The secret to Martin L. Mathews’ success is selflessness. His favorite quote: “What you do yourself dies with you, but what you do for others lives forever,” has actually been the story of his life.
After nearly 60 years of working with young people by way of the institution Mathews-Dickey Boys and Girls Club he co-founded with the late Hubert “Dickey” Ballentine, Mathews has become a beloved local treasure with a legacy that stretches the globe via the lives he enriched through the organization.
Even the release of his biography “I Trust You With My Life” is not about him.
The board of the Mathews-Dickey Boys and Girls club commissioned the creation of the book so that sales from the book can raise funds for the club’s endowment.
On Tuesday (August 15), Mathews will celebrate the book’s release with a signing, discussion and meet-and-greet at the Missouri Athletic Club.
Books will be available for purchase and “I Trust You With My Life” will be provided to all donors of $100 or more to the legacy fund.
“We spent many hours interviewing about his life and his progress in putting the boys club together and how it has helped thousands of children – both boys and girls,” said “I Trust You With My Life” author Richard Weiss.

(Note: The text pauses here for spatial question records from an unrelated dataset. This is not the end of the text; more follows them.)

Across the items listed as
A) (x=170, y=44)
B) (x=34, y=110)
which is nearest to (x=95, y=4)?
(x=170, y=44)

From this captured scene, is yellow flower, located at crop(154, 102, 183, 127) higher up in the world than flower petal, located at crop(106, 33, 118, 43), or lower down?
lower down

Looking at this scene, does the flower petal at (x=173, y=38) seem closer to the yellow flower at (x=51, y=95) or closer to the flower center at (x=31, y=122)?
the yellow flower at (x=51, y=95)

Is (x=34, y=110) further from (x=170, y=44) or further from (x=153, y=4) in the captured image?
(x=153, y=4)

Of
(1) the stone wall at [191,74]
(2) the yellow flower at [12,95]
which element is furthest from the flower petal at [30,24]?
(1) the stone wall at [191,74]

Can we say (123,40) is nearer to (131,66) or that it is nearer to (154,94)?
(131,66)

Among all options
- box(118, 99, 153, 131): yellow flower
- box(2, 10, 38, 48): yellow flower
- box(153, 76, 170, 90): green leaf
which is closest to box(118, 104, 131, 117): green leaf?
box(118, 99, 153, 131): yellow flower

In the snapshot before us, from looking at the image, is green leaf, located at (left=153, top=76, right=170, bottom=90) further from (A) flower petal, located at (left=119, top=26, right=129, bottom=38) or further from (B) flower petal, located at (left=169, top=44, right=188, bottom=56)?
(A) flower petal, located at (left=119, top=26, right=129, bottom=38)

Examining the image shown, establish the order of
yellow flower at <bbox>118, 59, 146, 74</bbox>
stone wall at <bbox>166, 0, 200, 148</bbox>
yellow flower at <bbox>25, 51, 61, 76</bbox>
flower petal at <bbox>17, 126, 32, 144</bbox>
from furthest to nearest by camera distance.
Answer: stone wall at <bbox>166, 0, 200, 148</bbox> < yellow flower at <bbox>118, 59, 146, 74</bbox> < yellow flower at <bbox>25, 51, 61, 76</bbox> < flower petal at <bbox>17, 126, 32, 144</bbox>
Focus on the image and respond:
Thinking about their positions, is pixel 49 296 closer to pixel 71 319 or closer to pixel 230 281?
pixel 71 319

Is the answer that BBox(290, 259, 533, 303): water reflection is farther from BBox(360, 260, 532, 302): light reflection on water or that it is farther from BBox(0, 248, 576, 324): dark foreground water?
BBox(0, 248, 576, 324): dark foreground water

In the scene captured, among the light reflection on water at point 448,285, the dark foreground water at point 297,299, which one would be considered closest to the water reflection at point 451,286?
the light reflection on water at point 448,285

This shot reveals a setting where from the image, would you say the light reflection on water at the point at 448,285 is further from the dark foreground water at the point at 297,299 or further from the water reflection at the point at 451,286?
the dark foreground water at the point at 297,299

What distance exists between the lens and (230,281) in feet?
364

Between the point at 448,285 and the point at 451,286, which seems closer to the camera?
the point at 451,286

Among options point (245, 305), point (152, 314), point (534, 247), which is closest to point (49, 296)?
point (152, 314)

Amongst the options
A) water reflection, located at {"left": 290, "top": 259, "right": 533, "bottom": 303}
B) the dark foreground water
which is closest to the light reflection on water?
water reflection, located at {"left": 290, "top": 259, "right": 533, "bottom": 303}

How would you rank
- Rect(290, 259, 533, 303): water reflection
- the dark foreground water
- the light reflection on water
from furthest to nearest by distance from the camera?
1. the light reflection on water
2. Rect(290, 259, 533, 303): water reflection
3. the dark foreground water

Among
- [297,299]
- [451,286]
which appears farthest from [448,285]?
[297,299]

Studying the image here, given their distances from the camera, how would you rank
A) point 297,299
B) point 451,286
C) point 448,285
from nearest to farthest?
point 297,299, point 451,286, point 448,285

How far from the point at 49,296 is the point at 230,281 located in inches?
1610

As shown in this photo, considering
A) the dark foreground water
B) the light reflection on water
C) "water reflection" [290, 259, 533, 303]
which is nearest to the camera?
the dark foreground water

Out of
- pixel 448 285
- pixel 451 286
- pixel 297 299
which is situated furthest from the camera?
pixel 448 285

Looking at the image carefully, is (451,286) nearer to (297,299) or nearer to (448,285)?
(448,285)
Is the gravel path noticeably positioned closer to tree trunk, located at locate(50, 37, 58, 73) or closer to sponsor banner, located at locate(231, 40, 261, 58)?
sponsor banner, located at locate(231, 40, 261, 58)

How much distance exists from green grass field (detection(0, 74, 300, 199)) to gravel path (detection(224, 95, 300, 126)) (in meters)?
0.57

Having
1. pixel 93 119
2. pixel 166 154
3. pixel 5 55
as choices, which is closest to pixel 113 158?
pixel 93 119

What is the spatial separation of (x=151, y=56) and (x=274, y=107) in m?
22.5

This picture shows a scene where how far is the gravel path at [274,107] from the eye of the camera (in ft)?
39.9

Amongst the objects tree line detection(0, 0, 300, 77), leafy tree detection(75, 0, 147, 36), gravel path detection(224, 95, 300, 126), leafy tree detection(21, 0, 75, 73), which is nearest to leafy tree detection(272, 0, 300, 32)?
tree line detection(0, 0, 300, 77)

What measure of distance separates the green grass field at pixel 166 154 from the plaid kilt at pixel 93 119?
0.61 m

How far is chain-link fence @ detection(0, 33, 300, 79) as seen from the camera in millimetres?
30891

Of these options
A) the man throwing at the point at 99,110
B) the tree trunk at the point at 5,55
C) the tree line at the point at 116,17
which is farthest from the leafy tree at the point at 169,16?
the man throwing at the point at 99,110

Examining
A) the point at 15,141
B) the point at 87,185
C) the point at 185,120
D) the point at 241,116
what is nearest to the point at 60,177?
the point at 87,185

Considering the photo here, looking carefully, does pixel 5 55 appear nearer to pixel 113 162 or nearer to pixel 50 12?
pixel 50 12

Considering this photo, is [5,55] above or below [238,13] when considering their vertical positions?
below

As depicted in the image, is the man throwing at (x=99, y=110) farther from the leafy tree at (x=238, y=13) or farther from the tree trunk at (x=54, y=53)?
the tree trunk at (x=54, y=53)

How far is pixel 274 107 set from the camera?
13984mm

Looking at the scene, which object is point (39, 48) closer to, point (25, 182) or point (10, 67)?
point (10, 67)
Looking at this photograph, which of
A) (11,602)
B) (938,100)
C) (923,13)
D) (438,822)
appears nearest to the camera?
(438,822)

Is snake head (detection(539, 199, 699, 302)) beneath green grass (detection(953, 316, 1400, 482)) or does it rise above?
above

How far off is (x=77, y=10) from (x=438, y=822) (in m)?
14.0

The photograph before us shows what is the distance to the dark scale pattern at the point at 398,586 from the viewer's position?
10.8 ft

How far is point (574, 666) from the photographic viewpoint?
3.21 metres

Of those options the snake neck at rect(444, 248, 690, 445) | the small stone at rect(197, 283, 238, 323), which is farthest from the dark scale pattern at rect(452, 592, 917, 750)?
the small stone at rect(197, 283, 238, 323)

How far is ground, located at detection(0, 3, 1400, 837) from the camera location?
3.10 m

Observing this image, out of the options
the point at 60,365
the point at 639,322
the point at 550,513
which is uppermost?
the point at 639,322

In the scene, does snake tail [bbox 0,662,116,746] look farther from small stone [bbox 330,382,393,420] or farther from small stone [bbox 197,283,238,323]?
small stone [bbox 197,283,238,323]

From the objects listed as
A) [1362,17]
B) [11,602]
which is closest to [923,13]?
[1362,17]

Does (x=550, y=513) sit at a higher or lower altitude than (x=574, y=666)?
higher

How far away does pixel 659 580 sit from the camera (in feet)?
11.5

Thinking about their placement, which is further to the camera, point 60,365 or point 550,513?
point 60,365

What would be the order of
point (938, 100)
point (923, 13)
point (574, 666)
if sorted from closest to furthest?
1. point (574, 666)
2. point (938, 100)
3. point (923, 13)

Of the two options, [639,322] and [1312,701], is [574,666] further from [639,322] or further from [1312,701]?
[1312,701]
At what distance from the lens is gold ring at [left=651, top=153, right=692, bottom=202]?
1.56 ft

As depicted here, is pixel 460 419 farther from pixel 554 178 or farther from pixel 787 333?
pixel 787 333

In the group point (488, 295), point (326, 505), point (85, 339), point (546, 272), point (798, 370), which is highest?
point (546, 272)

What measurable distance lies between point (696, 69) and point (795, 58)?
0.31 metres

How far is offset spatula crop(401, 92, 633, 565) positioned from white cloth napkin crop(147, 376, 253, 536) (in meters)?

The book’s foreword was written by Baseball Hall of Famer and former St. Louis Cardinals manager Tony LaRussa.
Guests will hear how Mathews accepted the final wishes of a neighborhood coach who asked him to inherit a team of boys, which ultimately evolved into the organization that bears his name.
From a shade tree to serving the city’s youth
Mathews and Ballentine were under a shade tree in Tandy Park in the 1950s when they decided to start a Boys club for children in North City like the ones in South St. Louis.
Each coached their own crop of boys, but had to turn many others away because they had no resources or facilities to accommodate a larger group. They agreed to start the club, and went their separate ways.
“I kind of forgot about it,” Mathews said. “He called me late one night on the phone and said, ‘How about us naming it Mathews-Dickey?’ At one o’clock in the morning – when you have to be up for work – I didn’t care what it was named.”
Within five years, they had expanded from five to 75 teams. Mathews sold coffee for 10 cents a cup at his day job to fund the club.
“That was a lot of money – and that’s how we were able to survive,” Mathews said.
Community and corporate support stepped in. By 1982, the organization had undergone a multimillion-dollar expansion spearheaded by a partnership with Chuck Knight of Emerson and August Busch III of Anheuser-Busch. Mathews Dickey even received a visit from then President Ronald Reagan.
Mathews continued to carry the torch for the organization upon Ballentine’s passing in 2000 until his retirement three years ago at age 90.
At his star-studded retirement celebration in 2015, Mathews said that the club reached an estimated two million lives over the course of 55 years.
“St. Louis is a great city, and some of the greatest people in this country are here,” Mathews said. “We were able to do great things because of great people – and I can’t call any names, because I would be here all night. I just want to say that y’all are some of the greatest people in the world. Because there is no way that we could come from a shade tree to having one of the best facilities in the country.”
The book signing and release celebration for “I Trust You With My Life” will take place on Tuesday, August 15 from 4 p.m. – 6 p.m. at The Missouri Athletic Club, 405 Washington Ave.